-------- Предложенный отрывок

Михаил Копелиович
Борис Чичибабин в контексте нашего времени. К 95-летию Бориса Чичибабина. Эссе
1
Выдающийся русский поэт Борис Алексеевич Чичибабин (в дальнейшем – БЧ), всю жизнь проживший на Украине, скончался 15 декабря 1994 года, за 25 дней до своего 71-летия. Он умер и похоронен в Харькове, где прошла почти вся его жизнь. (Родился в украинском Кременчуге, среднюю школу окончил в Чугуеве, Харьковской области, учился в Харьковском университете. Вот только в годы Великой Отечественной войны служил в авиачастях Закавказского военного округа Азербайджанской ССР да отсидел пятилетний тюремно-лагерный срок – в 1946-1951 годах – на российском севере, в «Вятлаге» Кировской области.)
Свою кровную связь (в прямом и фигуральном смыслах этого понятия) БЧ ощущал всегда, с юных лет до зрелых и преклонных. Огромно количество стихотворений, которые он посвятил обеим своим родинам, обеим, ибо, как и многие, большую страну (СССР) условно – но и содержательно – именовал Россией.Ещё в стихотворении «Степь», написанном не позднее 1952 года, т.е. до достижения 30-летнего возраста, поэт отдал дань любви, восхищения и благодарности русской тройке, которая здесь «прошлась бубенцом», но и весёлому украинскому чёрту, что «тут же топочет, закутавшись в пыль».
Я сам тут родился и, радостный, рос,
и сил набирался, и креп,
и слушал ритмичную музыку кос,
и ел её сладостный хлеб.

----------------
-------- Раздел данных

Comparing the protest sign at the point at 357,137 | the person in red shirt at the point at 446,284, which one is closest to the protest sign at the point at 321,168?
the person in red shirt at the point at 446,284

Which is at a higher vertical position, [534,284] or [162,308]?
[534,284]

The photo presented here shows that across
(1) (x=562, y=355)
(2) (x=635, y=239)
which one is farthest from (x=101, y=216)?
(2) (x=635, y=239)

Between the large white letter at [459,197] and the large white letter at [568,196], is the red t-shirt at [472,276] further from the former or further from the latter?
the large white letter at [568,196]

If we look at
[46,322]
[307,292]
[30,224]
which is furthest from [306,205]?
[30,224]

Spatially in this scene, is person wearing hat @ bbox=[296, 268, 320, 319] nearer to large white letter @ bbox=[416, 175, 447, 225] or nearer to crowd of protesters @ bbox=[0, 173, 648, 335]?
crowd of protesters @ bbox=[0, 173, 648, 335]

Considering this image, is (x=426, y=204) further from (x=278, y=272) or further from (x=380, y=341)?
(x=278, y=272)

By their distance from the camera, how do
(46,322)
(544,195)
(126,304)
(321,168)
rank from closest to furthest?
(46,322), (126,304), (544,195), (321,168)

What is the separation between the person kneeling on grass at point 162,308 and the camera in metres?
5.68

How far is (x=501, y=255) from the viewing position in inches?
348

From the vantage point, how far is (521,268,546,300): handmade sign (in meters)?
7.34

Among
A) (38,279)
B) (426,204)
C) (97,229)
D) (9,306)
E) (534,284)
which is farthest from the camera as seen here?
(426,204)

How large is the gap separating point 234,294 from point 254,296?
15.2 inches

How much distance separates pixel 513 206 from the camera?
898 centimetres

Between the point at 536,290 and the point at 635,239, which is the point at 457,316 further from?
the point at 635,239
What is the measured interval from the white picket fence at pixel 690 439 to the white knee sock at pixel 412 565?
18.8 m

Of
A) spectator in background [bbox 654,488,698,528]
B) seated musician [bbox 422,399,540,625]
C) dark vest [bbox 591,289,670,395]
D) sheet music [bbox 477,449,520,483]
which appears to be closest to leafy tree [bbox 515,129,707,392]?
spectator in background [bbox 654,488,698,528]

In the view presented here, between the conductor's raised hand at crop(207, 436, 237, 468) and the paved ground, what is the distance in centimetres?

----------------

Инструкции к упражнению:
**A.** Покажите все строки записей, в которых встречается слово «closest».
**B.** Продолжите эссе о Борисе Чичибабине, начав сразу после последней приведенной строки.

Ответы по порядку:
**A.**
Comparing the protest sign at the point at 357,137 | the person in red shirt at the point at 446,284, which one is closest to the protest sign at the point at 321,168?
rank from closest to furthest?
which appears to be closest to leafy tree [bbox 515,129,707,392]?

**B.**
Тут чары смешались двух родин-сестёр,
и труд их кипит, как душа,
и воздух, как перец, горяч и остёр,
и этим я чудом дышал.
И одинаково близки поэту гении обоих братских славянских народов: Достоевский («Фёдор Достоевский», 1962), Лев Толстой («Толстой и стихи», 1979), не говоря уже о Пушкине и Лермонтове (им, особенно первому, посвящено немало стихотворений)¸ так сказать, с русской стороны, и Тарас Шевченко («Тарас», 1964? и «Поэты», 1992), Леся Украинка («Леся в Ялте», 1983?) – со стороны украинской. А был же ещё и Гоголь, про которого сказано:
Я за душу его всей душой помолюсь
под прохладной листвой
тополей и шелковиц,
но зовёт его вечно Великая Русь
от родимых околиц.
И зачем он на вечные веки ушёл
за жестокой звездой окаянной дорогой
из весёлых и тихих черешневых сёл,
с Украины далёкой?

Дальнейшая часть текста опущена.